Code with smart assistance

  • PHP code completion. The PHP plugin helps you speed up the coding process with context-aware PHP code completion and PHP type checking.

    Array shape example
  • Static code analysis. The PHP plugin comes with an extensive set of inspections for static analysis of PHP code. A specific type of inspections is code quality checks by third-party tools, such as PHP CS Fixer, Laravel Pint, PHPStan, Psalm, PHP_CodeSniffer, and PHP Mess Detector.

    View insceptions in the editor

    Inspections not only tell you where a problem is, but also provide quick-fixes that help you deal with it right away. For the code that is correct (that is, not highlighted in the editor) but can still be optimized in the current context, there are intention actions.

  • Code generation and live templates. The plugin provides multiple ways to generate boilerplate PHP code. For bigger code constructs, such as loops, conditions, declarations, or print statements, there are PHP live templates.

    ps_quick_start_generate_code_mac.png
  • PHPDoc comments. For documentation comments, the plugin provides completion that is enabled by default. IntelliJ IDEA creates stubs of PHPDoc blocks when you type the /** opening tag and press Enter, or press Alt+Insert and appoint the code construct (a class, a method, a function, and so on) to document.

    Generate PHPDoc

Run PHP code

There are several ways to run a PHP application in IntelliJ IDEA:

  • From IntelliJ IDEA using a run configuration of the type PHP Web Page to view application output in a browser.

  • From IntelliJ IDEA using a PHP Script run configuration to view the application output in the Run tool window.

  • From IntelliJ IDEA, using a built-in Web server. This approach saves your time and effort because you do not need to deploy the application sources.

    Debug PHP code

    The plugin supports PHP code debugging with Xdebug and Zend Debugger. With Xdebug, the IDE automates the process of getting the debugger up and running, showing you the necessary prompts and action links as you go.

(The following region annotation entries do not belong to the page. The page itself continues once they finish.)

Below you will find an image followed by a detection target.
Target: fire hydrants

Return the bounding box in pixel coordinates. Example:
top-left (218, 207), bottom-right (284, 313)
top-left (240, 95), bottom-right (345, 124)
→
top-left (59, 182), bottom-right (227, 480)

    Besides interactive debugging, the IDE's integration with Xdebug also supports profiling. IntelliJ IDEA provides visual representation of the profiling snapshots generated by Xdebug to help you examine how your PHP application uses execution time and memory.

      Test PHP code

      The PHP plugin supports integration with the most popular PHP test frameworks: PHPUnit, Pest, Behat, PHPSpec, and Codeception, so that you could create, manage, execute tests and review test results from within the IDE.

      You can configure and run tests in different modules of a PHP project independently of one another. If your PHP project contains multiple Composer-managed subprojects, and each of such subprojects has its own test framework executable and/or configuration file, IntelliJ IDEA creates a separate test framework configuration for each subproject.

        Deploy PHP application

        With IntelliJ IDEA, you can flexibly configure deployment of PHP applications. For example, you can set up your PHP project on a local Web server from the very beginning, or develop and test an application locally and then upload it to a remote Web server, and so on.